Though our lives have changed dramatically our minds try to run the old programs, it’s how the brain conserves energy. While we’re adapting we’re subconsciously trying to have connections the “in person” way, but virtually. It’s exhausting because that doesn’t really work. Shifting our mindset into a creative space of curiosity and exploration helps us to create new models of interaction for our virtual connections. We move from a mindset of trying to recreate what we’ve lost, to discovering what is new.

Here are some techniques that I use to have a better virtual experience:

•Consciously remind yourself that things are different and to treat virtual connection as something new. Experiment and find new ways of interacting in the digital environment. For instance play with speech cadence, physical gestures, and movement. How you frame yourself in the camera affects how others experience you. This is an opportunity to explore and play with a new way of connecting.

•Imagine that you are sitting with people rather than looking at a screen. Our imaginations are powerful in shaping our experience.

•Move around. And if using a laptop move the computer out of your normal workspace when you are doing social connecting.

•Be in a quiet space and if you can’t, then mute your microphone when you aren’t talking. A headset is another option when noise is an issue. The microphones on headsets are usually more localized and less likely to pick up extraneous noise.

•Have a good internet connection and equipment that will give you a good experience.

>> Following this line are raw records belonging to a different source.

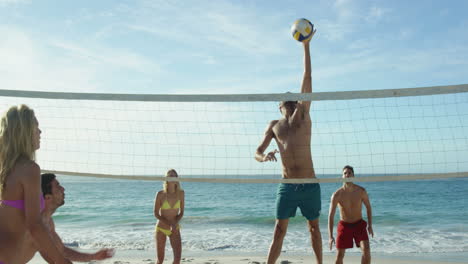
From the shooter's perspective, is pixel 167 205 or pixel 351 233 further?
pixel 167 205

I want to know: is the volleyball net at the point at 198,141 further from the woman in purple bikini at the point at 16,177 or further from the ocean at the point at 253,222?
the ocean at the point at 253,222

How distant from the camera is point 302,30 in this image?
4.64 meters

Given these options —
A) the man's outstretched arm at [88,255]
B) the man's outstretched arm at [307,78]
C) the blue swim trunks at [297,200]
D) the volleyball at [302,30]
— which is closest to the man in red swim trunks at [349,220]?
the blue swim trunks at [297,200]

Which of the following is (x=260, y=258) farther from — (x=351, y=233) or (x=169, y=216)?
(x=169, y=216)

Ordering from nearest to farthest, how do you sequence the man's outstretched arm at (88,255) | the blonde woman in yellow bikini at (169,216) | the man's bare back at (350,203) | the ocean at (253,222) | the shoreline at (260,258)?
the man's outstretched arm at (88,255) < the blonde woman in yellow bikini at (169,216) < the man's bare back at (350,203) < the shoreline at (260,258) < the ocean at (253,222)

When things don’t work well it is exhausting and the connection with others takes a back seat. If you are using new equipment test it out with a colleague or friend before getting on a group call.

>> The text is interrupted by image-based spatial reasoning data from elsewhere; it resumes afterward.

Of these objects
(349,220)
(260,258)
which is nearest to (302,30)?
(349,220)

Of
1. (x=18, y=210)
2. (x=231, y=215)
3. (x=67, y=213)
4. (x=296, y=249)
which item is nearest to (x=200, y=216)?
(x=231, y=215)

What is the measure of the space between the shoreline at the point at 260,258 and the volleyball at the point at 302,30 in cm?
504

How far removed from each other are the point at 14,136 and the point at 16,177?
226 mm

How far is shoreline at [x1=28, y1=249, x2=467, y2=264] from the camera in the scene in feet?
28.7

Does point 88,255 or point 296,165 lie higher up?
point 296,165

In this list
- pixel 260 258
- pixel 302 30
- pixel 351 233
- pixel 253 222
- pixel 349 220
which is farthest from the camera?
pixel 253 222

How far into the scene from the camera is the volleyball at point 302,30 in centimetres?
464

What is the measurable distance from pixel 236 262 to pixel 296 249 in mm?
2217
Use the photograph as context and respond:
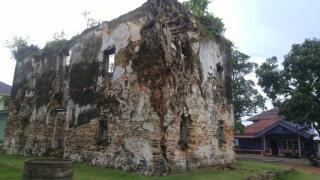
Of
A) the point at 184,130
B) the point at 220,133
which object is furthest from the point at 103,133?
the point at 220,133

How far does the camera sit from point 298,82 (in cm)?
2041

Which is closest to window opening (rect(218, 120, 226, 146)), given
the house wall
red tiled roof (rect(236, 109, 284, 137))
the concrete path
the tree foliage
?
the tree foliage

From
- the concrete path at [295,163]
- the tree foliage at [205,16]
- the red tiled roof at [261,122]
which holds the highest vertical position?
the tree foliage at [205,16]

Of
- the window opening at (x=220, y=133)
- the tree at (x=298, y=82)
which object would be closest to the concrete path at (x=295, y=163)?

•Good and consistent lighting helps others in the meeting connect with you. Generally you need more than room lighting, a small video light helps a lot. And turn it on early for evening meetings so that as it gets darker your lighting stays consistent.

•Having good equipment and a good connection is also part of being a good virtual host. When things work seamlessly, yes that does happen, the experience is far better than when there are constant technical difficulties. Be a good virtual host.

•If you are doing a group, start the virtual meeting early and leave it running after the meeting. Whether it be a class, support group, or work meeting, it allows for some of the relaxed interaction that often happens before and after a meeting. And let everyone know that’s going to happen so they can take advantage of the social time.

•If it’s a long meeting schedule in breaks. It encourages everyone to move their bodies and use the restroom if needed. We tend to be less embodied in a virtual meeting than in person, taking a break brings us back.

When social distancing is over, part of its’ legacy will be our experience of virtual connection. I’m confident our future is going to be more virtual. We’re adapting and doing medicine, therapy, workout classes, dance classes, and schools virtually. Nearly all forms of classes have gone virtual, there’s no going back. When this is over we’ll have more meetings in person again but far more will be virtual than before.